Investment in regional cities has been given a huge boost by the interest of Business Process Offshoring operations (BPOs), attracted by the low-cost of high quality personnel in such locations. The most important of these regional office markets are Wrocław, Kraków, Poznań and the TriCity. Wrocław currently has 152,000 sqm of office space, with even more than this currently in the pipeline, including the 36,000 sqm Sky Tower due to be completed in 2010, Bema Plaza (23,000 sqm) from Ghelamco and the 26,000 sqm Grunwaldzki Center from Skanska – both scheduled for completion this year. Capgemini, Siemens and Volvo have all outsourced operations to the Lower Silesian city. In 2007, Silver Forum from IK Development (15,000 sqm of office space), Arkady Wrocławskie by LC Corp (8,000 sqm of office space), and the Legnicka Business House from AKG Accord’Next (6,000 sqm) were all delivered. Most of this new space is now leased. Rents in the city stand at around EUR 12-13, and at EUR 14-15 per sqm monthly in the newest developments. Kraków is another beneficiary of the BPO sector, with Motorola, Shell, ASC and Delphi having all opened service centres in the city. The total stock in the city has now reached the level of app. 190,000 sqm, which should increase by another 80,000 sqm by the end of 2009. The vacancy rate in the city is now around 1.5 pct, with city centre rents at EUR 13-15 in the centre and EUR 11-12 elsewhere in Kraków. Prime rents, however, are more in the region of EUR 15-17. Other regional cities outside the big four are also beginning to catch the eye of investors. One of these is Katowice, where it is possible that the amount of office space might increase by 200,000 sqm in the next 2-3 years. Out of this, 45,000 sqm will be supplied by Silesia Towers during phase II of the Silesia City Center development by TriGranit of Hungary. Echo Investment is also planning a 70,000 sqm business park, while GTC intends to develop a 40,000 sqm office complex in the city.

§ RECORD EXTRACTS

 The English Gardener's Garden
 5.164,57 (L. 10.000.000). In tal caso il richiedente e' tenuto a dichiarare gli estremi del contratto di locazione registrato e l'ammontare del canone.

* * *

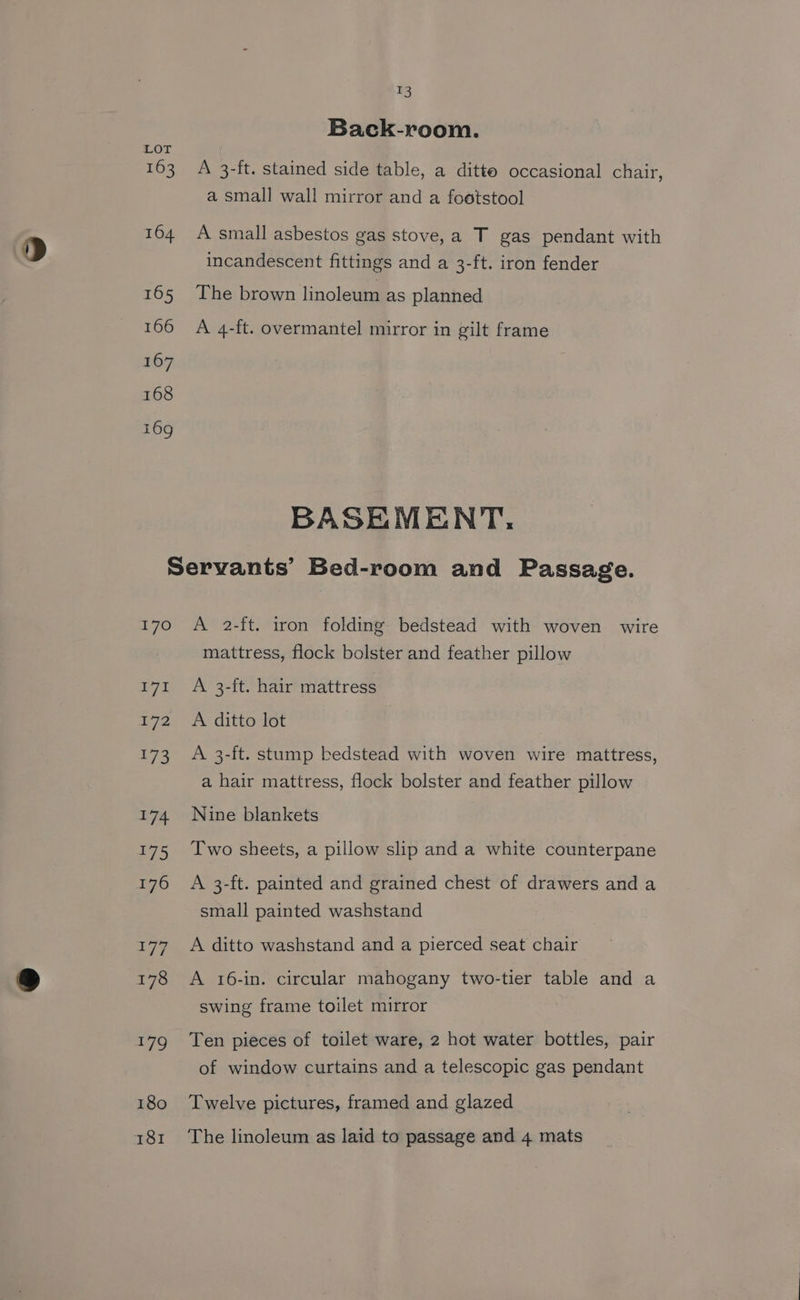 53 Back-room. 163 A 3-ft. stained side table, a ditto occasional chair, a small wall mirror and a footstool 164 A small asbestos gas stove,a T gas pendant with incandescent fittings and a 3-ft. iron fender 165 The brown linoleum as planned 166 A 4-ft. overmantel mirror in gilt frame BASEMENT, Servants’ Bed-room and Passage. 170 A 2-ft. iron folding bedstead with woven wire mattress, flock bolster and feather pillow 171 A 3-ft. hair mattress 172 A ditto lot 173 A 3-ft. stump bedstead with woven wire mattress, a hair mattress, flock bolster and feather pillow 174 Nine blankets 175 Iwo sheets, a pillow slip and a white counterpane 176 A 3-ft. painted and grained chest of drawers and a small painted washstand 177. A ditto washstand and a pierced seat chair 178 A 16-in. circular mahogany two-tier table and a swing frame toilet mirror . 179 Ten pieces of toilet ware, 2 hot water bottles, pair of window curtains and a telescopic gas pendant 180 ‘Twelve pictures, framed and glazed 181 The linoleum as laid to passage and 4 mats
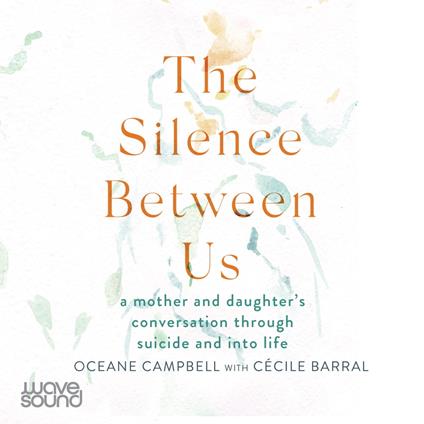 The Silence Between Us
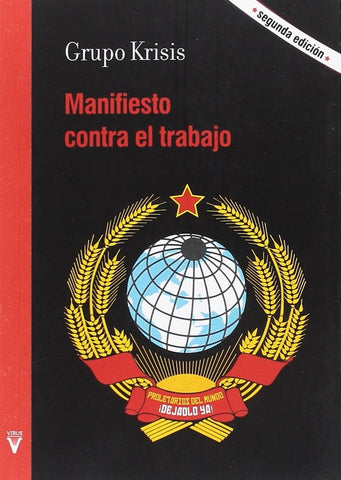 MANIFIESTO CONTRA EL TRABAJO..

§ EXPLORE THE MATERIAL
(A) In the office market passage, which companies are named as having outsourced operations to Wrocław or opened service centers in Kraków?
(B) Pick up the office market passage after its last sentence and write the next part.

§ RESULTS FOR THE EXERCISE
(A) Capgemini, Siemens, Volvo, Motorola, Shell, ASC, Delphi

(B)
Łódź is currently lagging behind the other big cities in Poland in terms of office space, which according to Colliers International now stands at 92,000 sqm, out of which only 30 pct could be categorized as Class A. However, the agency is also estimating that by the end of 2009, 190,000 sqm of office space could have been added to this total, in such complexes as: Textorial Park (12,000 sqm) by St. Paul’s Developments Polska, the first stage of which is due to open this quarter; Cross Point from Mermaid Properties, opening in 2009 and providing another 35,000 sqm; and the 58,000 sqm Fabryka Biznesu, 10,000 sqm of which will be ready in March, with the remainder completed next year. The lack of stock has led to a chronically low vacancy rate of 0.4 pct, with rents being in the region of EUR 13-15 per sqm monthly.

Over the mountains

In the Czech Republic, Prague dominates the scene, with 2.14 mln sqm of office stock by the end of the third quarter of 2007 and a further 77,000 sqm expected to have come online by the end of the year, according to the Prague Research Forum. The office vacancy rate dropped to 5.25 pct in the third quarter, with the inner city districts of Prague 3 and 4 having the lowest vacancy rates of 1.3 pct and 1.5 pct, respectively. In the city centre, prime rents have now stabilized at around EUR 19-20 per sqm monthly and at EUR 15-17.50 in the inner city. In the suburbs, rents average at around EUR 13‑14.50per sqm monthly. Major recent completions include the E-Gate in Prague 6 (16,855 sqm) developed by Agana, Oasis Florenc in Prague 8 (14,393 sqm) by the Aviva Central European Property Fund and the Park Building 11 from AIG/Lincoln in Prague 4 (7,836 sqm), as well as the Palladium shopping and business centre by European Property Development (19,500 sqm of office space).

The only other significant office market in the Czech Republic can be found in Brno, which Colliers International claims currently has just over 200,000 sqm of stock, the vast majority of which lies in the city centre. In 2007, app. 70,000 sqm of this total was completed; and by the end of 2009, around another 100,000 sqm is expected to have been added. Vacancy rates, which have been on the slide for the last year, stand at around 25 pct in the inner city and at 15 pct in the suburbs.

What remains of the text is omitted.